# TEKS SUMBER
━━━━

BETANEWS.ID, KUDUS – Pemanfaatan serat daun nanas kini menjadi alternatif bernilai tinggi dalam industri tekstil dan kerajinan. Di Kabupaten Kudus, UMKM yang melirik pasar ini adalah Koperasi Miwa Pineapple Prabumulih binaan Rubiyanti.
Rubiyanti mengetahui potensi serat daun nanas sebanding dengan sutra sejak 2020. Selain itu, serat daun nanas juga sebagai solusi menipisnya bahan baku kapuk atau kapas, yang merupakan kebutuhan utama dalam industri sandang.
“Awalnya, saya mendapat saran dari teman untuk mengeksplorasi serat daun nanas. Sejak saat itu, saya mulai mempelajari segala hal tentang nanas dan bagaimana memanfaatkan limbah daunnya menjadi bahan yang berkualitas,” bebernya, Senin (10/3/2025).

━━━━

# KETENTUAN TUGAS
Bisakah Anda menuliskan kembali seluruh teks tentang serat daun nanas di atas tanpa mengubah satu kata atau tanda baca pun?

# DAFTAR

━━━━

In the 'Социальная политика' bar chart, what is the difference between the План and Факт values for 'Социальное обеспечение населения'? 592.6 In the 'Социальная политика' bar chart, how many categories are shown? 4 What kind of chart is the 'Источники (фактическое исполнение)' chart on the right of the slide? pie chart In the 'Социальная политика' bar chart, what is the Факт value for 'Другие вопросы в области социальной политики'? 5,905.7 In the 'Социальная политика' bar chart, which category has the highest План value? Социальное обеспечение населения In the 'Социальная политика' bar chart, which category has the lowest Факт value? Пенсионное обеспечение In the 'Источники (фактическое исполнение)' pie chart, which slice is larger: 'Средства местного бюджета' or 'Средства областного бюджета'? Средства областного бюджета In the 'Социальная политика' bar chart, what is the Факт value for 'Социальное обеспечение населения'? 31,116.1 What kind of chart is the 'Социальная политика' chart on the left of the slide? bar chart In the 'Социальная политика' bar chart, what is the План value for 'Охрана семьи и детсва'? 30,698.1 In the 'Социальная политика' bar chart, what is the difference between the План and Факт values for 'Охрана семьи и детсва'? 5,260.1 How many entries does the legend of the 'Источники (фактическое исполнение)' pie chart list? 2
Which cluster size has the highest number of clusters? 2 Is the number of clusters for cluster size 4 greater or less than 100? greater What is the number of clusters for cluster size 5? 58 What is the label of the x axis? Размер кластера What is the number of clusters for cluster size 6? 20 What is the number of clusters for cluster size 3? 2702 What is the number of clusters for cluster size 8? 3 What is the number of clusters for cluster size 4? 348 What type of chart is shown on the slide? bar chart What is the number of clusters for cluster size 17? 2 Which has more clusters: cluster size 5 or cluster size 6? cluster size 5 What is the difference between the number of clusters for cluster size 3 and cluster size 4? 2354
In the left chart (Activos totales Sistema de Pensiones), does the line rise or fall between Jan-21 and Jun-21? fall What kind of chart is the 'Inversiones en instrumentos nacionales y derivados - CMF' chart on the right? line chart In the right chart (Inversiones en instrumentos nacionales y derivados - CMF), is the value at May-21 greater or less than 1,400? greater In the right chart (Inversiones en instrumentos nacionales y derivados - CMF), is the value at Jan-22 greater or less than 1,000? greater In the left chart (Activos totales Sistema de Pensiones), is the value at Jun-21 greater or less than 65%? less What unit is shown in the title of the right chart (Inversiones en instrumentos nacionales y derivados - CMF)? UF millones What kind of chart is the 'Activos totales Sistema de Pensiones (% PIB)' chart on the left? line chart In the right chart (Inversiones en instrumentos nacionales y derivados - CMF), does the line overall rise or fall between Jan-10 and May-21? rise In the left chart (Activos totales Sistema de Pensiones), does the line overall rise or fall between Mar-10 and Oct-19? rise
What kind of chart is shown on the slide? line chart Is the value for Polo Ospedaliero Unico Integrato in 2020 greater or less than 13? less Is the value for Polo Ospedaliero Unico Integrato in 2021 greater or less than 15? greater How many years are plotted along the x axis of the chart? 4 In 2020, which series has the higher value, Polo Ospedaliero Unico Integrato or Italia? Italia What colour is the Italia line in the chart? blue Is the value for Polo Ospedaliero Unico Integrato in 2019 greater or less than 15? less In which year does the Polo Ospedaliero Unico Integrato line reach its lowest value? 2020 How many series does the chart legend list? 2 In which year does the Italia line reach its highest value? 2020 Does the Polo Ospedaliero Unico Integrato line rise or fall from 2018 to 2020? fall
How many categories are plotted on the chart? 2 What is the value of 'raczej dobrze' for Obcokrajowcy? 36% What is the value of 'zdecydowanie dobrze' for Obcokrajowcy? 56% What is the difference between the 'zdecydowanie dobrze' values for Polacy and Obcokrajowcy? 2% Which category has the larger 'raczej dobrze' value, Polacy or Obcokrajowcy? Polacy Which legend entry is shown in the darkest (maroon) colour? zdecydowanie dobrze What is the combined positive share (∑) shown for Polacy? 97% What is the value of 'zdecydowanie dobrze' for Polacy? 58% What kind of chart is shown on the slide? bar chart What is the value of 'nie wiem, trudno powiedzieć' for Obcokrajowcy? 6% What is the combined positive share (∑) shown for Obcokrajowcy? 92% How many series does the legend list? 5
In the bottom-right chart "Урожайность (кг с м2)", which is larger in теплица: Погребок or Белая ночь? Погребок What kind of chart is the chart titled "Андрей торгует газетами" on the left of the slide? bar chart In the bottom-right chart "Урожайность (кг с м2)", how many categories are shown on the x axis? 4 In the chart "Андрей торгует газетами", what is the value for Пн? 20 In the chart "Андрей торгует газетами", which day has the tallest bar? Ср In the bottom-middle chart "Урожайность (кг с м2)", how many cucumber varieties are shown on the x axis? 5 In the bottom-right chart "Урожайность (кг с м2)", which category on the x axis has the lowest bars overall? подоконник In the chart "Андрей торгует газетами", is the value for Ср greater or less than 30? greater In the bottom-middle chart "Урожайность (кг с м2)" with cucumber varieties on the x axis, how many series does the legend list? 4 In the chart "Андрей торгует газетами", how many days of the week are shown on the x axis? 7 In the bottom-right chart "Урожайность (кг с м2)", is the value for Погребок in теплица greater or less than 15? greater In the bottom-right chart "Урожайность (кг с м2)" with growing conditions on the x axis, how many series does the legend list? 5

━━━━

# HASIL TUGAS
BETANEWS.ID, KUDUS – Pemanfaatan serat daun nanas kini menjadi alternatif bernilai tinggi dalam industri tekstil dan kerajinan. Di Kabupaten Kudus, UMKM yang melirik pasar ini adalah Koperasi Miwa Pineapple Prabumulih binaan Rubiyanti.
Rubiyanti mengetahui potensi serat daun nanas sebanding dengan sutra sejak 2020. Selain itu, serat daun nanas juga sebagai solusi menipisnya bahan baku kapuk atau kapas, yang merupakan kebutuhan utama dalam industri sandang.
“Awalnya, saya mendapat saran dari teman untuk mengeksplorasi serat daun nanas. Sejak saat itu, saya mulai mempelajari segala hal tentang nanas dan bagaimana memanfaatkan limbah daunnya menjadi bahan yang berkualitas,” bebernya, Senin (10/3/2025).